I'm gonna start with some links to tweets where we've talked about this topic in other TV shows for context, and then get into it.

1/prolly too many
So first, the prior art.

We talked about "He's not my boyfriend" in The Old Guard.

I, a queer, can tell and appreciate that that scene was either directed or acted or both by a queer person. But I don't explain WHY I can tell.

I mention a similar thing again with respect to Orange is the New Black.

Point of clarity for the masses: "het" is short for "heterosexual." I shy off of "straight" as a descriptor because I'm not crooked, thank you very much.

Anyway again I don't explain, and this time I joke about it.

4/

With Lucifer, I'm gonna explain a little more, because the particular circumstance of Lucifer makes it a little easier to explain.

Because Lucifer demonstrates the ABSENCE of things that it would be hard for me to explain the significance of the PRESENCE of to a het audience. 5/
With Lucifer, it appears that several of the decisions about queer scenes or queering characters were made by het people.

I can tell because inaccurate assumptions made by unrepresentative decision-makers distracts from the plot of the show. 6/
Now before I go on, lemme remind you of something: I LIKE Lucifer, as a show. It exceeded my expectations.

────────────────────────────────────────

Goal 1 - Render the entries as a Markdown table with the columns Row and Line, starting at the line that contains "Which is at" and ending at the last line of the entries, with blank lines left out.
The entries below have nothing to do with the thread.

────────────────────────────────────────

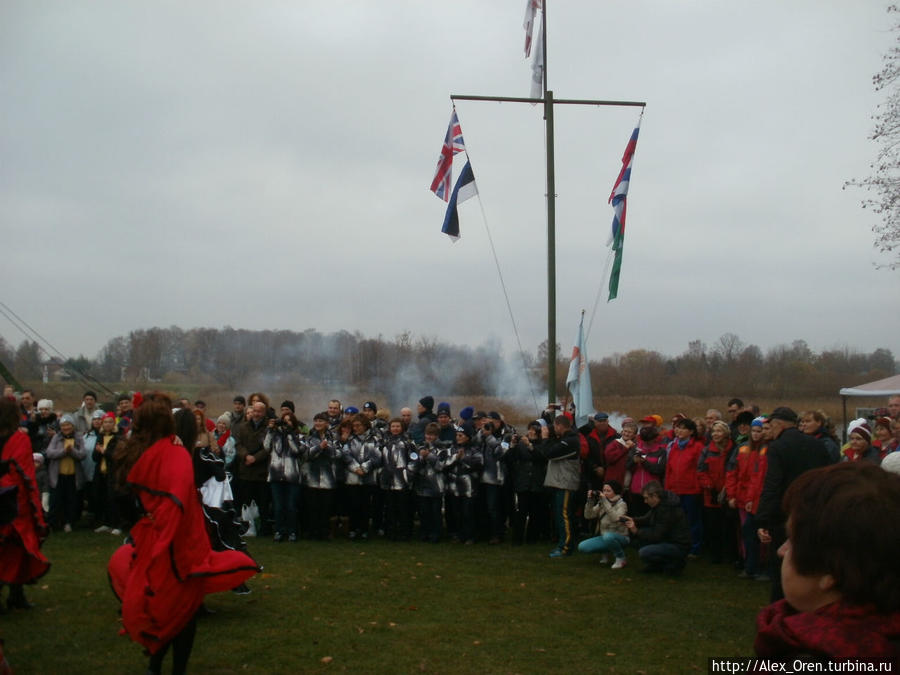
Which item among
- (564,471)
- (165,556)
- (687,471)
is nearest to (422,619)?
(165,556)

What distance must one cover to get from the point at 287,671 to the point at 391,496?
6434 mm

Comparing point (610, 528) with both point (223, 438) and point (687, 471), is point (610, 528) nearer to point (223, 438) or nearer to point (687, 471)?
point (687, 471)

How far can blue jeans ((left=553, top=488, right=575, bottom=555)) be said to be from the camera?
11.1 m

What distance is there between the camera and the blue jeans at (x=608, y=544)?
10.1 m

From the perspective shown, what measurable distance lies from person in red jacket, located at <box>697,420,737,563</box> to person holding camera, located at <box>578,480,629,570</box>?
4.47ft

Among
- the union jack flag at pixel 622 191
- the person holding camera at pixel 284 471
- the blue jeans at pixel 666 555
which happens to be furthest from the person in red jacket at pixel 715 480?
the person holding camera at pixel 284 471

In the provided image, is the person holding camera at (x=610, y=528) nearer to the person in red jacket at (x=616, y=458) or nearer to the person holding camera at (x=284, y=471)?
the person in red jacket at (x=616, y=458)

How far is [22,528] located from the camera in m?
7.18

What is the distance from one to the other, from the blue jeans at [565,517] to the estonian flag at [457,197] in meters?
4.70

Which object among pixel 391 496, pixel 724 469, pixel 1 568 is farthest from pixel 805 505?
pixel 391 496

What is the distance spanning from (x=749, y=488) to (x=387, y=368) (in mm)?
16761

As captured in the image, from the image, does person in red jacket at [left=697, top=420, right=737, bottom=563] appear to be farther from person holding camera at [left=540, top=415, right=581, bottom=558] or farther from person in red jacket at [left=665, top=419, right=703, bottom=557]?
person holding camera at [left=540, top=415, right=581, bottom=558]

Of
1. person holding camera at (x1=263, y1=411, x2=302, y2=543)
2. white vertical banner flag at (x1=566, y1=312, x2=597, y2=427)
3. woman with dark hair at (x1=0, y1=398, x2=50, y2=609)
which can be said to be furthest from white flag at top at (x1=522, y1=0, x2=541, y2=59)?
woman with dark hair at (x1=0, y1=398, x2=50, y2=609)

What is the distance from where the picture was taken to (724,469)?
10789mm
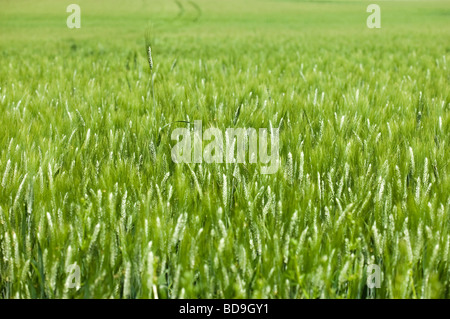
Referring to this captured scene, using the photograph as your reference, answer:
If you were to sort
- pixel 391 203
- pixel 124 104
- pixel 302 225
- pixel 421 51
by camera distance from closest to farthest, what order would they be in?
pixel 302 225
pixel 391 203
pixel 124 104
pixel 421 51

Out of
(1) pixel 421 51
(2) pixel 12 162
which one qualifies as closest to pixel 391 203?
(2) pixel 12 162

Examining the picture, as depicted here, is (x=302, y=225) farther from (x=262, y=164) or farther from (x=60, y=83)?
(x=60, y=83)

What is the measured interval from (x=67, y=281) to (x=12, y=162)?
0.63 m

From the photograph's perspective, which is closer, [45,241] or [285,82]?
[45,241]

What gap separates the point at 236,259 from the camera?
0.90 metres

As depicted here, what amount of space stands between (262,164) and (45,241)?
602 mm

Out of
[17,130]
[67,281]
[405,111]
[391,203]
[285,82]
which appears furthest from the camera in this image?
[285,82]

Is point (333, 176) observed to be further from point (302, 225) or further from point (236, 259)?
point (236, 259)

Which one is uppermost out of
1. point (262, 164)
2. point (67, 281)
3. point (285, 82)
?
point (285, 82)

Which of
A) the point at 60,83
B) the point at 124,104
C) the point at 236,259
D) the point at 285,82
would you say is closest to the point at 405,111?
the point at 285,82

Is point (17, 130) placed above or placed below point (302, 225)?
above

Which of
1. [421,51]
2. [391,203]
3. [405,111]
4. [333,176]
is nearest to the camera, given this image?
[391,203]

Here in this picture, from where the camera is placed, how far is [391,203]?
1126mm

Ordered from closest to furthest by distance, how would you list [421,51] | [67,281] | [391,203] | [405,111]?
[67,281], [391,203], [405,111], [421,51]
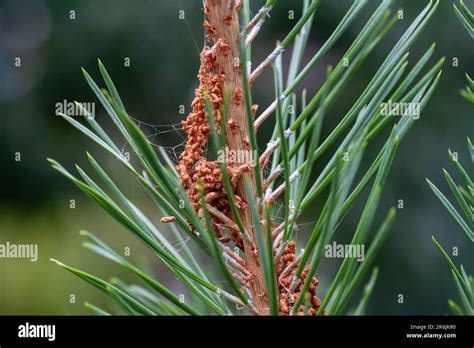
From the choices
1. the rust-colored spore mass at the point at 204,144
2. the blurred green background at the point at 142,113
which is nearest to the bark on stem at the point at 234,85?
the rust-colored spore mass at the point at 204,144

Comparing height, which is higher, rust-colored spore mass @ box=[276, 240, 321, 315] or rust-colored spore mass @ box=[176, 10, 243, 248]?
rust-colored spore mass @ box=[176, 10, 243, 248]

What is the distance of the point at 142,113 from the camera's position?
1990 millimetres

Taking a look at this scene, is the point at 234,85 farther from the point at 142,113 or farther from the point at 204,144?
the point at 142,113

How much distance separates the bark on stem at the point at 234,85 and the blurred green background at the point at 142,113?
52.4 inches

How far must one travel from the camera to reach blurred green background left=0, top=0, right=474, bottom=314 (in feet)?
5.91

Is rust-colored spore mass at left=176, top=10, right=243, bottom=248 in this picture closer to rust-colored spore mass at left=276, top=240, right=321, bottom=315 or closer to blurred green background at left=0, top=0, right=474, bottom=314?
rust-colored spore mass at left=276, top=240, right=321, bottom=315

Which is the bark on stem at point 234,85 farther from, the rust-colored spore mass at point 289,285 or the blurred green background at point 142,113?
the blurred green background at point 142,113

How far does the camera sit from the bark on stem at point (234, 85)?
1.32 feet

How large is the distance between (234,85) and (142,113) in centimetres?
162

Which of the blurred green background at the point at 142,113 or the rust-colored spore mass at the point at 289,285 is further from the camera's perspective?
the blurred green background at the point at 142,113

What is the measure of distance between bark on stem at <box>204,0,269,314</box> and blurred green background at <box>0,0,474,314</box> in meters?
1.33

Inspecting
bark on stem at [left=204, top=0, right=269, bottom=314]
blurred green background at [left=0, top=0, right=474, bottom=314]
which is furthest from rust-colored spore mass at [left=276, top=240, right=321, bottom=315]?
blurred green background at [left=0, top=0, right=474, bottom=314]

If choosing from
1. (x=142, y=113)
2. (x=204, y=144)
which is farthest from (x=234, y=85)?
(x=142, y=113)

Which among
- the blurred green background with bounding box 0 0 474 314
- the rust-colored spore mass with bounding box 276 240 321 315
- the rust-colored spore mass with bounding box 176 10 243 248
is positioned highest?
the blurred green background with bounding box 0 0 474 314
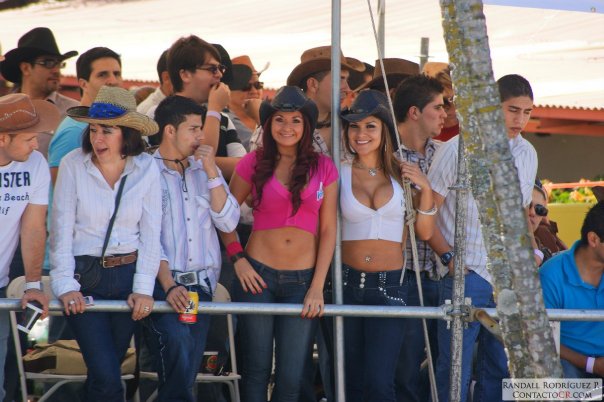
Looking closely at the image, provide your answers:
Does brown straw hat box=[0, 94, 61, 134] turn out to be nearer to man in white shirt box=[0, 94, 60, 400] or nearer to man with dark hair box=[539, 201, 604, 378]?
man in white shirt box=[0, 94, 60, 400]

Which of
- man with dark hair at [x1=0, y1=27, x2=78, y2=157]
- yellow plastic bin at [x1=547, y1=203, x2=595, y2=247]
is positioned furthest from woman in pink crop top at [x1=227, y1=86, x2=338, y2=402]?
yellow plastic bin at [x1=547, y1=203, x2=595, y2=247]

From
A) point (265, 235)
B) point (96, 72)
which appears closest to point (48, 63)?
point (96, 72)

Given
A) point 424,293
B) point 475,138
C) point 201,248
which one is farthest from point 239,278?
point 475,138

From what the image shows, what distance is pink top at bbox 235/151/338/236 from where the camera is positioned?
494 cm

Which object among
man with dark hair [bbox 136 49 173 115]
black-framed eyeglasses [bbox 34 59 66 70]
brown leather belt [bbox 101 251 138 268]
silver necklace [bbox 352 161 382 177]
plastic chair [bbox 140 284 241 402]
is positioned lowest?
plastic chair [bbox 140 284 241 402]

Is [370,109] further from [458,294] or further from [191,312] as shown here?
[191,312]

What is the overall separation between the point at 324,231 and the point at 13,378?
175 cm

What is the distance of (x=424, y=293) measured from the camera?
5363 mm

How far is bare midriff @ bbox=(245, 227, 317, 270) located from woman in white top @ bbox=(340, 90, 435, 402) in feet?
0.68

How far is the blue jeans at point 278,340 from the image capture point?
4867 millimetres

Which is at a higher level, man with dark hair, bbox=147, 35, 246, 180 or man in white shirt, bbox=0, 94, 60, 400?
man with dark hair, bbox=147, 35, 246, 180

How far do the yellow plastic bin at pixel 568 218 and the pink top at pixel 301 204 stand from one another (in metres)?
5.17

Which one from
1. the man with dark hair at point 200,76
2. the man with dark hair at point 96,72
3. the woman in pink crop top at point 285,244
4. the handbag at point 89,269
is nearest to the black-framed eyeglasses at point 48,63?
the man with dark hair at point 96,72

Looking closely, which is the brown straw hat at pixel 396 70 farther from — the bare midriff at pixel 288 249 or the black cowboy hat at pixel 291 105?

────────────────────────────────────────

Goal 2 - Return the thread about queer scenes in TV shows word for word.

Written response 1 -
| Row | Line |
|---|---|
| 1 | Which is at a higher level, man with dark hair, bbox=147, 35, 246, 180 or man in white shirt, bbox=0, 94, 60, 400? |
| 2 | man with dark hair, bbox=147, 35, 246, 180 |
| 3 | How far do the yellow plastic bin at pixel 568 218 and the pink top at pixel 301 204 stand from one another (in metres)? |
| 4 | 5.17 |
| 5 | Which one from |
| 6 | 1. the man with dark hair at point 200,76 |
| 7 | 2. the man with dark hair at point 96,72 |
| 8 | 3. the woman in pink crop top at point 285,244 |
| 9 | 4. the handbag at point 89,269 |
| 10 | is nearest to the black-framed eyeglasses at point 48,63? |
| 11 | the man with dark hair at point 96,72 |
| 12 | Looking closely, which is the brown straw hat at pixel 396 70 farther from — the bare midriff at pixel 288 249 or the black cowboy hat at pixel 291 105? |

Written response 2 -
I'm gonna start with some links to tweets where we've talked about this topic in other TV shows for context, and then get into it.

1/prolly too many
So first, the prior art.

We talked about "He's not my boyfriend" in The Old Guard.

I, a queer, can tell and appreciate that that scene was either directed or acted or both by a queer person. But I don't explain WHY I can tell.

I mention a similar thing again with respect to Orange is the New Black.

Point of clarity for the masses: "het" is short for "heterosexual." I shy off of "straight" as a descriptor because I'm not crooked, thank you very much.

Anyway again I don't explain, and this time I joke about it.

4/

With Lucifer, I'm gonna explain a little more, because the particular circumstance of Lucifer makes it a little easier to explain.

Because Lucifer demonstrates the ABSENCE of things that it would be hard for me to explain the significance of the PRESENCE of to a het audience. 5/
With Lucifer, it appears that several of the decisions about queer scenes or queering characters were made by het people.

I can tell because inaccurate assumptions made by unrepresentative decision-makers distracts from the plot of the show. 6/
Now before I go on, lemme remind you of something: I LIKE Lucifer, as a show. It exceeded my expectations.